Directions for this task »
Copy out the transcript on inflation and the stock market in full, word for word.

Page text »
Transcript:
Katie Nealis: What do you think about inflation and the impact it might have on the stock market?
Tom Vaughan: Yeah. Okay. Yeah. So that the inflation is going to be very interesting, we really haven’t had much in the way of inflation for a really long time. And, you know, we’re I mean, we’re not used to it, it does have to be put into context. So well, you know, right now, everybody’s talking about inflation, because we just did put out this huge stimulus bill and the Treasury, you know, the 10. year
Treasury went from about point 6%, back in August, all the way up to high of 1.75%, just recently, and that’s a big gain, that’s a big jump as far as that goes. Now, having said that, the 10 year treasuries at 3%, before the pandemic started. And that’s still a fairly low yield on the 10 year Treasury, which is kind of a representation of of inflationary pressure. The other thing to consider, too, is that we had a high inflation back in 1974, was 12.2%, for that year. So that was, that’s what people are thinking about, especially money managers is that period of time when inflation really ran.
Right now, the projection is 2.4%. For this year, I think that’s going to be low. That’s from the Federal Reserve. But it’s still a long ways away from 12.2. Even if it’s higher than that, I think the market will struggle, if inflation comes very rapidly and very quickly. But once we get through that struggle, and yields get set to certain levels, I think then we’ll start to see these higher earnings coming through. And so I wouldn’t be surprised to see some softness during that period of time if we do have high inflation, but nothing that I would call a bear market in that period, because it’s most likely temporary.
You know, once all these people have kind of exhausted themselves from this pent up demand, and the supply has grown to kind of meet that then I think pricing comes back down. And the Federal Reserve actually has a projection for 2022 where inflation is at 2% on their measure, so they’re expecting it to be higher this year, and then go back down again next year. So you know, we’ll have to see how that works out. But systemic inflation at 12% is a problem for the stock market, no doubt. But just you know, we’ll have to wait and see you know, how this plays out.

Record set »
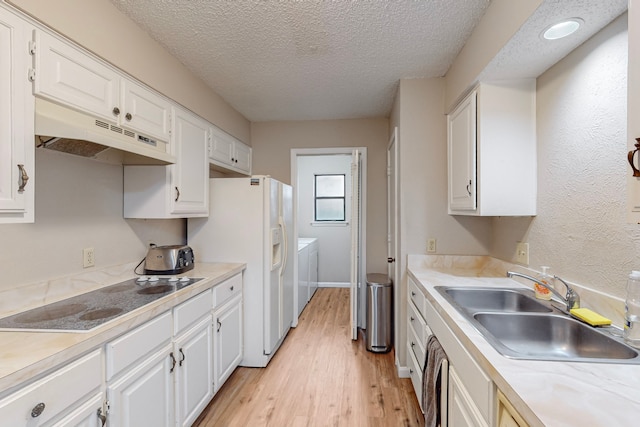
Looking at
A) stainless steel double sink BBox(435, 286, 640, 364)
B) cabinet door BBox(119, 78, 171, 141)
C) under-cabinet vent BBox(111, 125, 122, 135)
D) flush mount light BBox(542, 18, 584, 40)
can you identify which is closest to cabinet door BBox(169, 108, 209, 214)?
cabinet door BBox(119, 78, 171, 141)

Answer area »
Transcript:
Katie Nealis: What do you think about inflation and the impact it might have on the stock market?
Tom Vaughan: Yeah. Okay. Yeah. So that the inflation is going to be very interesting, we really haven’t had much in the way of inflation for a really long time. And, you know, we’re I mean, we’re not used to it, it does have to be put into context. So well, you know, right now, everybody’s talking about inflation, because we just did put out this huge stimulus bill and the Treasury, you know, the 10. year
Treasury went from about point 6%, back in August, all the way up to high of 1.75%, just recently, and that’s a big gain, that’s a big jump as far as that goes. Now, having said that, the 10 year treasuries at 3%, before the pandemic started. And that’s still a fairly low yield on the 10 year Treasury, which is kind of a representation of of inflationary pressure. The other thing to consider, too, is that we had a high inflation back in 1974, was 12.2%, for that year. So that was, that’s what people are thinking about, especially money managers is that period of time when inflation really ran.
Right now, the projection is 2.4%. For this year, I think that’s going to be low. That’s from the Federal Reserve. But it’s still a long ways away from 12.2. Even if it’s higher than that, I think the market will struggle, if inflation comes very rapidly and very quickly. But once we get through that struggle, and yields get set to certain levels, I think then we’ll start to see these higher earnings coming through. And so I wouldn’t be surprised to see some softness during that period of time if we do have high inflation, but nothing that I would call a bear market in that period, because it’s most likely temporary.
You know, once all these people have kind of exhausted themselves from this pent up demand, and the supply has grown to kind of meet that then I think pricing comes back down. And the Federal Reserve actually has a projection for 2022 where inflation is at 2% on their measure, so they’re expecting it to be higher this year, and then go back down again next year. So you know, we’ll have to see how that works out. But systemic inflation at 12% is a problem for the stock market, no doubt. But just you know, we’ll have to wait and see you know, how this plays out.